URL: https://give.asia/movement/run_for_exclusively_mongrels
3 Singaporeans – Dr Gan, A Dentist, Dr Herman, A Doctor, and Mr Ariffin, a Law Undergraduate will be taking on the Borneo Ultra Trail Marathon on Feb 18th 2017 to raise 30k for Exclusively Mongrels Ltd; a welfare group set up for Mongrels in Singapore. (https://www.facebook.com/exclusivelymongrels/)
Do support them in their cause, if you can. And share this story so as to spread the word (maintenance and upkeep of the dogs can be a huge cost). Mongrels are actually highly intelligent, and can be more healthy and robust as compared to pedigrees, which may have hereditary diseases. For example, the popular Golden Retriever breed is prone to hip dysplasia.
A story told by Dr Gan summarizes everything — The state and welfare of stray dogs in Singapore, supposedly a first-world country, is actually worse than jungle dogs in Borneo. The Orang Asli, primitive junglers in Sabah, apparently treat dogs better than the average layperson in Singapore:
When Dr Gan, an EM member, was running through the trails of Sabah in Oct 2016, he stumbled upon a stray dog.
Being an avid dog lover and the proud father to three rescued Mongrels, he had to stop in his tracks. He fed the dog and it even ran alongside him for a mile or two. Further along the route, he encountered more stray dogs too.
All of the stray dogs he encountered seemed well-fed and were very approachable. They all displayed no aggression, despite being in the middle of a jungle. To Dr Gan, this was a tell-tale sign that the Orang Asli, who lived in villages in these jungles, took care of the dogs by feeding them. The fact that these Orang Aslis were living in harmony with these strays was indeed very commendable in his eyes.
These thoughts stuck with him throughout the run, and on the journey home too.
He couldn’t help but compare the Orang Asli’s hospitality to how a Singaporean layperson would react upon encountering a stray dog. More often than not, even in the absence of aggressive behaviour, a Singaporean who sees a stray dog would view it as no more than a pest and would either chase it away or even, call the authorities. As it so often is when the latter option is exercised, the authorities would have a hard time rehoming the dog and EM has to step in to ‘bail’ the dog out before the authorities euthanize it.

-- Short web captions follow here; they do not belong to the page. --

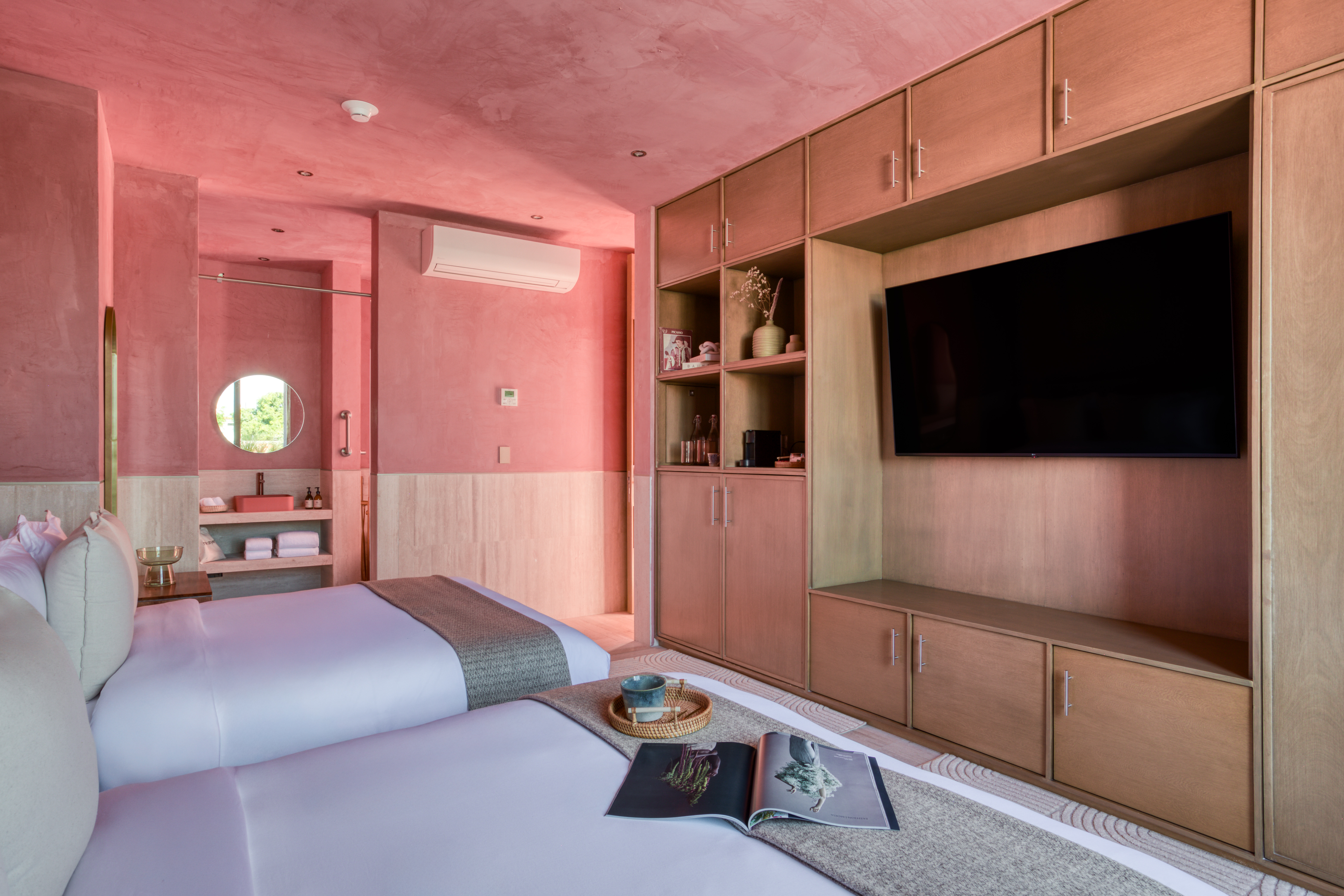 Suite Deluxe Two Beds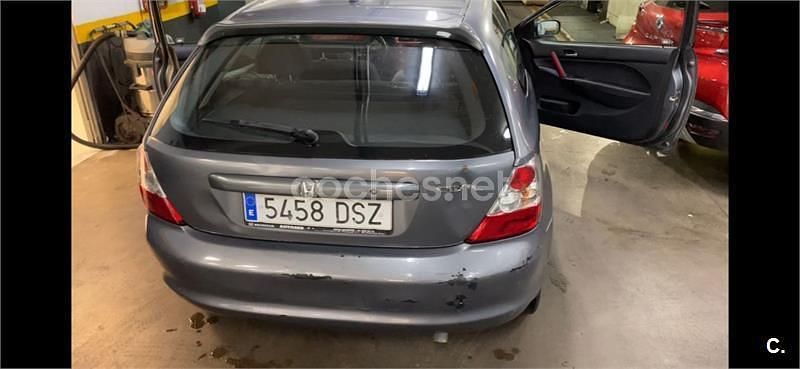 Gris / plata Usado 2005 Honda Civic LS Berlina | 3800 € (Precio justo) - Imagen 1/4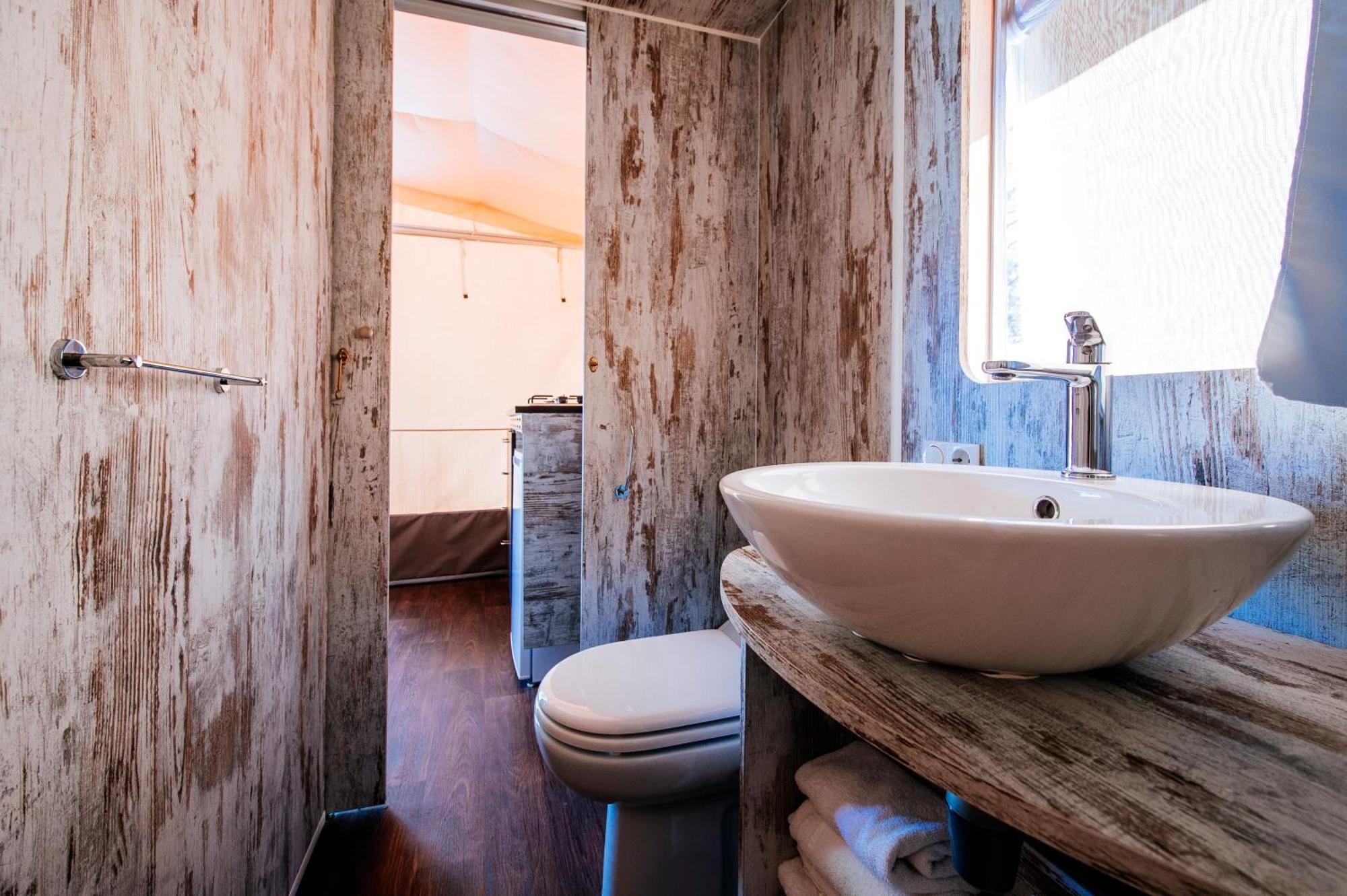 Zaton Holiday Resort Glamping Tents ニン 部屋 写真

It is strange, he remarked, how the Orang Asli from the jungle can treat these strays with reverence while many Singaporeans would report a stray to the authorities without the slightest hesitation.
“Would the situation end up the same way if, instead of a stray mongrel, there was a stray pedigree dog?”
Armed with the notion that more needs to be done not just for these dogs but also to empower and educate the general public in Singapore about the plight of these strays and what can be done to help them, he then called on his two running buddies to undertake this journey with him.
It was going to be a journey that united his two passions – running and dogs; a journey back to the jungles where he first encountered the strays; back to where he first witnessed the hospitality of the Orang Asli; back to where where the spark was first ignited. He, and his Team, hope to bash through the jungles of Borneo, all in the hopes of blazing a new trail for Mongrels back home, in Singapore.